Mountain glaciers shrinking across the West
We now have a third, much more powerful tool. While he was a doctoral student in University of Washington's Department of Earth and Space Sciences, David Shean devised new ways to use high-resolution satellite images to track elevation changes for massive ice sheets in Antarctica and Greenland. Over the years he wondered: Why aren't we doing this for mountain glaciers in the United States, like the one visible from his department's office window?
He has now made that a reality. In 2012, he first asked for satellite time to turn digital eyes on glaciers in the continental U.S., and he has since collected enough data to analyze mass loss for Mount Rainier and almost all the glaciers in the lower 48 states. He will present results from these efforts Oct. 22 at the Geological Society of America's annual meeting in Seattle.
“I'm interested in the broad picture: What is the state of all of the glaciers, and how has that changed over the last 50 years? How has that changed over the last 10 years? And at this point, how are they changing every year?” said Shean, who is now a research associate with the UW's Applied Physics Laboratory.
The maps provide a twice-yearly tally of roughly 1,200 mountain glaciers in the lower 48 states, down to a resolution of about 1 foot. Most of those glaciers are in Washington state, with others clustered in the Rocky Mountains of Montana, Wyoming and Colorado, and in California's Sierra Nevada.
To create the maps, a satellite camera roughly half the size of the Hubble Space Telescope must take two images of a glacier from slightly different angles. As the satellite passes overhead, moving at about 4.6 miles per second, it takes images a few minutes apart. Each pixel of the image covers 30 to 50 centimeters (about 1 foot) and a single image can be tens of miles across.
Shean's technique uses automated software that matches millions of small features, such as rocks or crevasses, in the two images. It then uses the difference in perspective to create a 3-D model of the surface.

◆ **Supplied information**
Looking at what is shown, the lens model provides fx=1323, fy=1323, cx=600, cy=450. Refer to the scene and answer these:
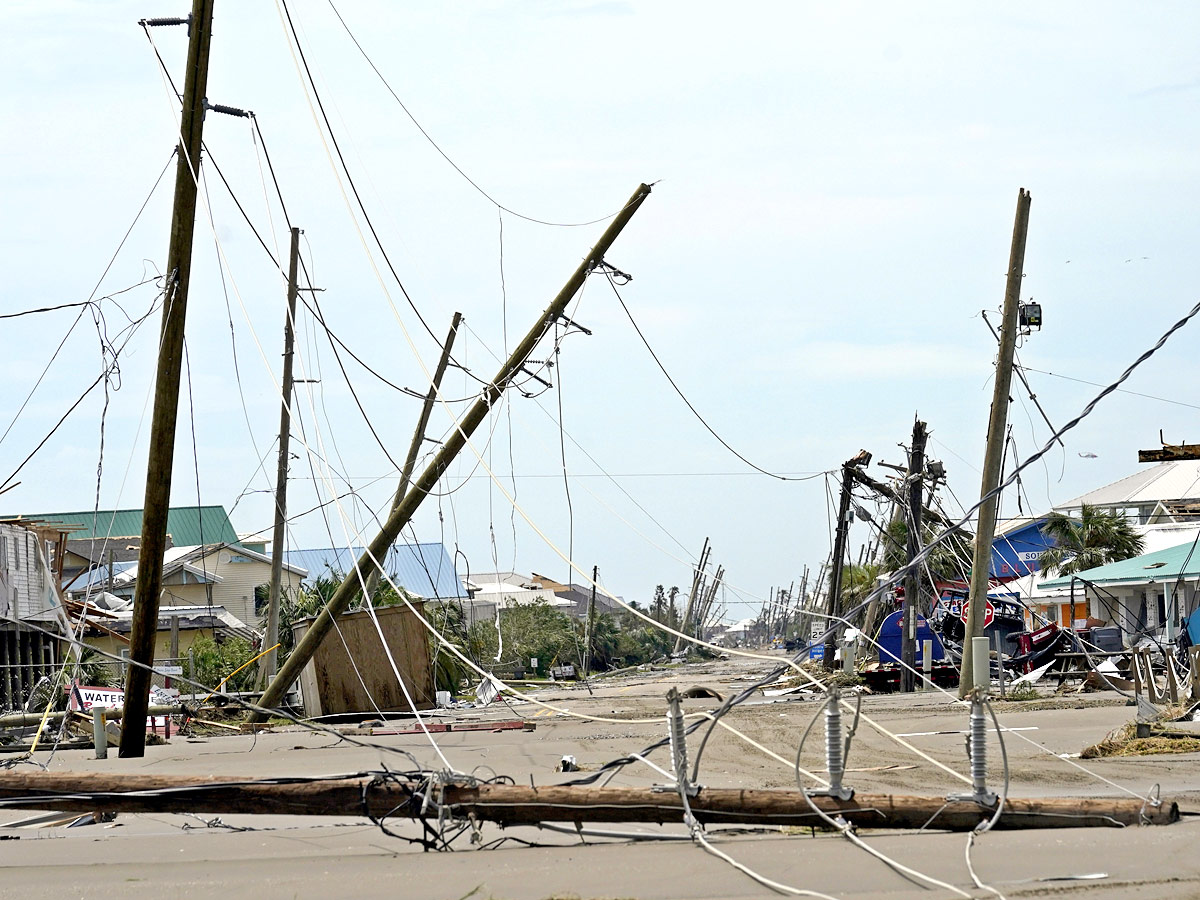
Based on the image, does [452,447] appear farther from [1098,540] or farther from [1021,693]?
[1098,540]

◆ **Objective A**
According to the glacier article, roughly how many mountain glaciers in the lower 48 states do the maps tally twice a year?
◆ **Objective B**
Write out the part of the glacier article starting with "He has now made" and going on through "Applied Physics Laboratory.".
◆ **Objective C**
Render this sentence from the glacier article in Spanish: "Most of those glaciers are in Washington state, with others clustered in the Rocky Mountains of Montana, Wyoming and Colorado, and in California's Sierra Nevada."
The listing has no connection to the glacier article.

◆ **Output A**
Roughly 1,200.

◆ **Output B**
He has now made that a reality. In 2012, he first asked for satellite time to turn digital eyes on glaciers in the continental U.S., and he has since collected enough data to analyze mass loss for Mount Rainier and almost all the glaciers in the lower 48 states. He will present results from these efforts Oct. 22 at the Geological Society of America's annual meeting in Seattle.
“I'm interested in the broad picture: What is the state of all of the glaciers, and how has that changed over the last 50 years? How has that changed over the last 10 years? And at this point, how are they changing every year?” said Shean, who is now a research associate with the UW's Applied Physics Laboratory.

◆ **Output C**
La mayoría de esos glaciares se encuentran en el estado de Washington, y otros se concentran en las Montañas Rocosas de Montana, Wyoming y Colorado, y en la Sierra Nevada de California.